9.10.06

RUSSIE CHINE KALMOUKIE : Des Kalmouks d'importation

(Courrier International - Octobre 2006)
La Kalmoukie, république faiblement peuplée de la Fédération de Russie, accueille à bras ouverts ses cousins Chinois originaires de cette région qu'ils ont quittée au XVIIIe siècle mais dont ils ont conservé les coutumes, notamment les traditions de l'élevage, selon l'hebdomadaire russe Ogoniok.
Au dernier recensement, on comptait ici 146 316 Kalmouks, soit à peine plus que dans le district autonome du Xinjiang ouïgour, en Chine, où vivent les descendants de ceux qui, persécutés par le gouvernement tsariste, ont quitté la Russie en 1771, emmenés par le khan Ubashi. Malgré plus de deux siècles en terre étrangère, ils ne se sont jamais assimilés et ont conservé leur culture, leurs traditions et leur langue. Ainsi, ils n'ont de chinois que le passeport.

Au début des années 1990, une centaine de familles du Xinjiang, dont celle de Sadmon Namjavine, sont revenues s'installer en Kalmoukie, une région qu'il avait découverte en 1992 en tant que membre d'une délégation officielle chinoise. Il enseignait l'histoire mongole à l'université et dirigeait un journal scientifique ; sa carrière de chercheur était parfaitement réussie. Pourtant, après ce séjour au pays de ses ancêtres, il lui est apparu impossible de continuer de vivre ainsi.
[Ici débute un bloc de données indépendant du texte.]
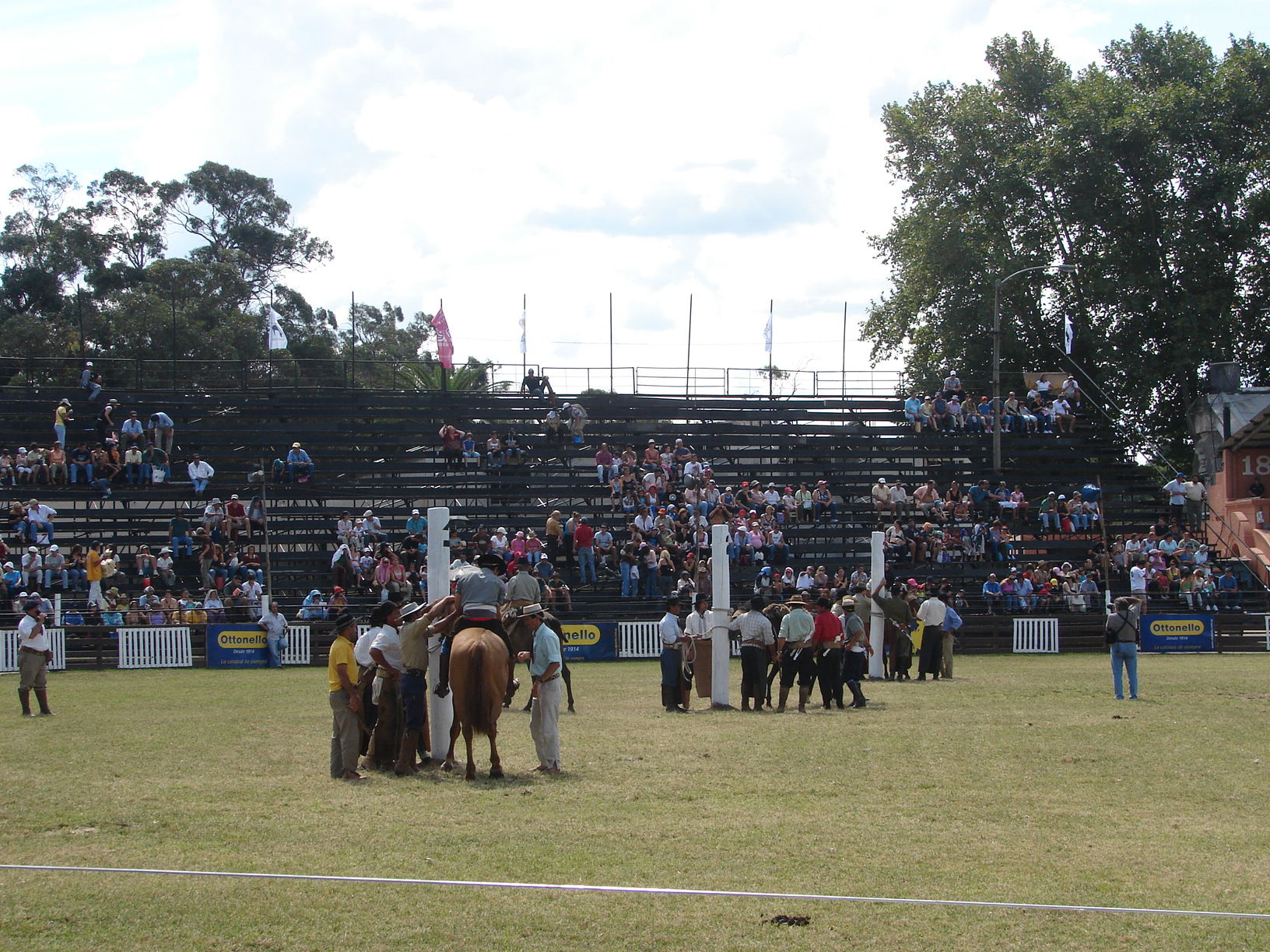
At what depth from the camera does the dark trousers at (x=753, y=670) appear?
18.8 meters

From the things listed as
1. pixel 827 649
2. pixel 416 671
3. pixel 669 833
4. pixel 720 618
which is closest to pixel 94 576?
pixel 720 618

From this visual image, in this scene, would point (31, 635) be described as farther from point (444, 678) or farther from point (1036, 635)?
point (1036, 635)

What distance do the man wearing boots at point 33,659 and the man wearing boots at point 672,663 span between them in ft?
27.8

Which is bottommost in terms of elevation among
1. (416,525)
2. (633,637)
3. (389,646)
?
(633,637)

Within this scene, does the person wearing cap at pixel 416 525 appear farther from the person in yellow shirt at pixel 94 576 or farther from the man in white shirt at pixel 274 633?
the person in yellow shirt at pixel 94 576

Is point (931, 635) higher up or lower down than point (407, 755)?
higher up

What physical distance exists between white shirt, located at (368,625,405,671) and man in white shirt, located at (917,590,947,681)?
12.8m

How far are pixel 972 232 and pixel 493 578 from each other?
145 ft

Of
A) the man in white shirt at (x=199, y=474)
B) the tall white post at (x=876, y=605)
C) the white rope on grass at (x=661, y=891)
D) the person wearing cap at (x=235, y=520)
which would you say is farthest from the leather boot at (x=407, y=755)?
the man in white shirt at (x=199, y=474)

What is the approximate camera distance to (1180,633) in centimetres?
3350

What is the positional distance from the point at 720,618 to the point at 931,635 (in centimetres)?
651

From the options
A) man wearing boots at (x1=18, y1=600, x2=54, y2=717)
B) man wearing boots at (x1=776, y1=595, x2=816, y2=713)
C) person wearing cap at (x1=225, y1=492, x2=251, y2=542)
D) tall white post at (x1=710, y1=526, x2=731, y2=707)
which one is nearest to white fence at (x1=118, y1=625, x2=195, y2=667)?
person wearing cap at (x1=225, y1=492, x2=251, y2=542)

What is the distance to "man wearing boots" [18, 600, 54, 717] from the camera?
1812 cm

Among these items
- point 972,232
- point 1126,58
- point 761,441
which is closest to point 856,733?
point 761,441
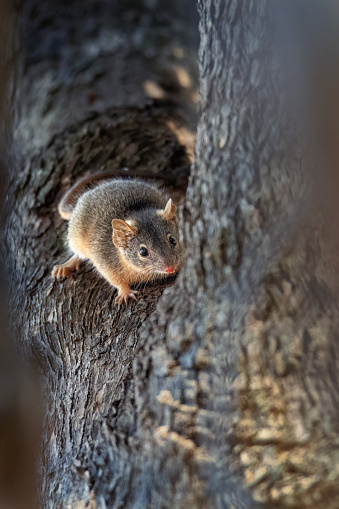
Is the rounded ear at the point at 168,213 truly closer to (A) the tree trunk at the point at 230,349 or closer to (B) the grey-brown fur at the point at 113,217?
(B) the grey-brown fur at the point at 113,217

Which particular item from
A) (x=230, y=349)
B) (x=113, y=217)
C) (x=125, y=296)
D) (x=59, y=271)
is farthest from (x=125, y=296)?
(x=230, y=349)

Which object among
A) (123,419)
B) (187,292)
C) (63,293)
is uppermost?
(63,293)

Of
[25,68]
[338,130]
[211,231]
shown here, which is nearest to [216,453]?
[211,231]

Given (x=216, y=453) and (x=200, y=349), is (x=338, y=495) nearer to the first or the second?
(x=216, y=453)

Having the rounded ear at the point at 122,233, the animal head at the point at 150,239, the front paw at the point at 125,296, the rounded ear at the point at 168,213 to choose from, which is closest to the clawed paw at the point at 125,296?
the front paw at the point at 125,296

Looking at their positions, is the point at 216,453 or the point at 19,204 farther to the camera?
Result: the point at 19,204

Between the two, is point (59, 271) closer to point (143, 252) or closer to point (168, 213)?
point (143, 252)

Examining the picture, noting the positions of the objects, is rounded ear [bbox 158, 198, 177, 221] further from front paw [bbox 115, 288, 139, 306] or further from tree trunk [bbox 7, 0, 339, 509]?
A: tree trunk [bbox 7, 0, 339, 509]
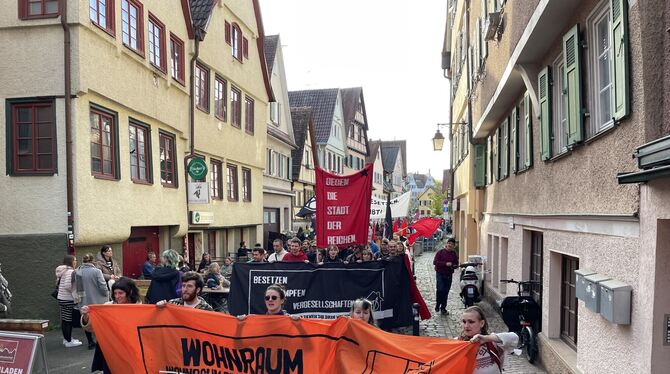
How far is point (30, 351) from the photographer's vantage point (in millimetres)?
6043

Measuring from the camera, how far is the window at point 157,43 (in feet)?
52.2

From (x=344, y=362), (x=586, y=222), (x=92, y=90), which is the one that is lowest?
(x=344, y=362)

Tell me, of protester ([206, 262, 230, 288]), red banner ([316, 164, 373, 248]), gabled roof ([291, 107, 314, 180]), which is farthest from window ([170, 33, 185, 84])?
gabled roof ([291, 107, 314, 180])

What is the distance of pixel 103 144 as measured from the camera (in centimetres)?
1351

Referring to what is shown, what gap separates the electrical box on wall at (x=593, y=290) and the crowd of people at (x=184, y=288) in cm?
178

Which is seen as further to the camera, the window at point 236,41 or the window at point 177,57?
the window at point 236,41

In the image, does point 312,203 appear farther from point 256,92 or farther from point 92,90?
point 92,90

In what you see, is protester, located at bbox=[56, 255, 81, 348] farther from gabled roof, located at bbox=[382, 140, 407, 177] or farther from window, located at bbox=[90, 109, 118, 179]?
gabled roof, located at bbox=[382, 140, 407, 177]

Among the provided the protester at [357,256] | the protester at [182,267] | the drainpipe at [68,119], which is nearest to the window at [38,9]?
the drainpipe at [68,119]

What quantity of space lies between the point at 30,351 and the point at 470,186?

Il a tout abandonné pour se fixer en Kalmoukie.
A cette époque, dans toute la Fédération de Russie, la vie était difficile. Sadmon a malgré tout décroché un poste de professeur de chinois et d'histoire des peuples mongols à l'université d'Etat d'Elista. Certains ont eu moins de chance. Beaucoup ont dû recommencer à zéro et apprendre de nouveaux métiers. Pourtant, à son avis, la Kalmoukie offre de meilleures conditions que la Chine.
1. En Chine, les Kalmouks n'ont presque aucune perspective, ni professionnelle ni dans le domaine de la politique. Les minorités nationales ont beaucoup de mal à se faire une place. En Kalmoukie, au contraire, tout le monde a sa chance.
Chalzan, un autre ex-Chinois, a eu l'idée de préparer des manty [sorte de raviolis chinois] et de les vendre dans les rues d'Elista. Sa recette est devenue si populaire qu'en trois ans il a pu acheter un appartement et une voiture. Il songe désormais à acquérir une ferme et élever du bétail. Les Kalmouks arrivés de Chine pratiquent volontiers l'élevage.
2. Là-bas, nous avons conservé cette tradition, mais, en Kalmoukie même, la collectivisation et la déportation de la population en Sibérie l'ont condamnée. De nombreux éleveurs seront ravis de venir exercer leur métier ici, prédit Sadmon.
Selon les chiffres officiels, ces dix dernières années, chaque Kalmouk revenu au pays a donné du travail à trois ou quatre personnes. Et il faut savoir que les premiers arrivés n'ont touché aucune aide gouvernementale. C'est pour cela que les Kalmouks chinois sont maintenant très demandés.
3. Nous avons établi un accord avec le Service fédéral des migrations pour déterminer le nombre de personnes à accepter, explique Vladimir Sengleïev, ministre de l'Economie de Kalmoukie. Nous prévoyons 10 000 arrivées d'ici à 2009. Ce seront d'abord des Kalmouks qui n'ont pas d'antécédents judiciaires, et bien sûr des personnes qualifiées, dont la Kalmoukie a besoin.
La Kalmoukie manque de tout, en particulier d'ingénieurs. Les Chinois, qui participent au rapatriement des Kalmouks, sont en train d'investir dans la construction d'une usine d'autocars où travailleront ces rapatriés. D'autres projets communs existent déjà.
4. Les autochtones ne sont pas assez nombreux. La Kalmoukie est l'entité administrative la plus vaste du sud de la Russie et dont la densité de population est la plus faible. Pour nous, la démographie est depuis longtemps un problème crucial. Mais nous n'avions aucun intérêt à faire venir simplement de la main-d'œuvre saisonnière, qui serait ensuite partie avec l'argent gagné ici. Ce dont nous avons besoin, ce sont de gens prêts à vivre, travailler et fonder des familles sur cette terre, nous déclare à ce sujet Kirsan Ilioumjinov, le dirigeant de la Kalmoukie. Nous pouvons installer les Kalmouks de Chine le long de notre frontière avec le Daghestan, sur 250 kilomètres de pâturages que presque personne n'exploite. Dans ces zones, l'agriculture et l'élevage sont relativement rentables. Les Chinois sont travailleurs et peu exigeants. De son côté, le gouvernement kalmouk offrira des crédits à tous ceux qui en feront la demande.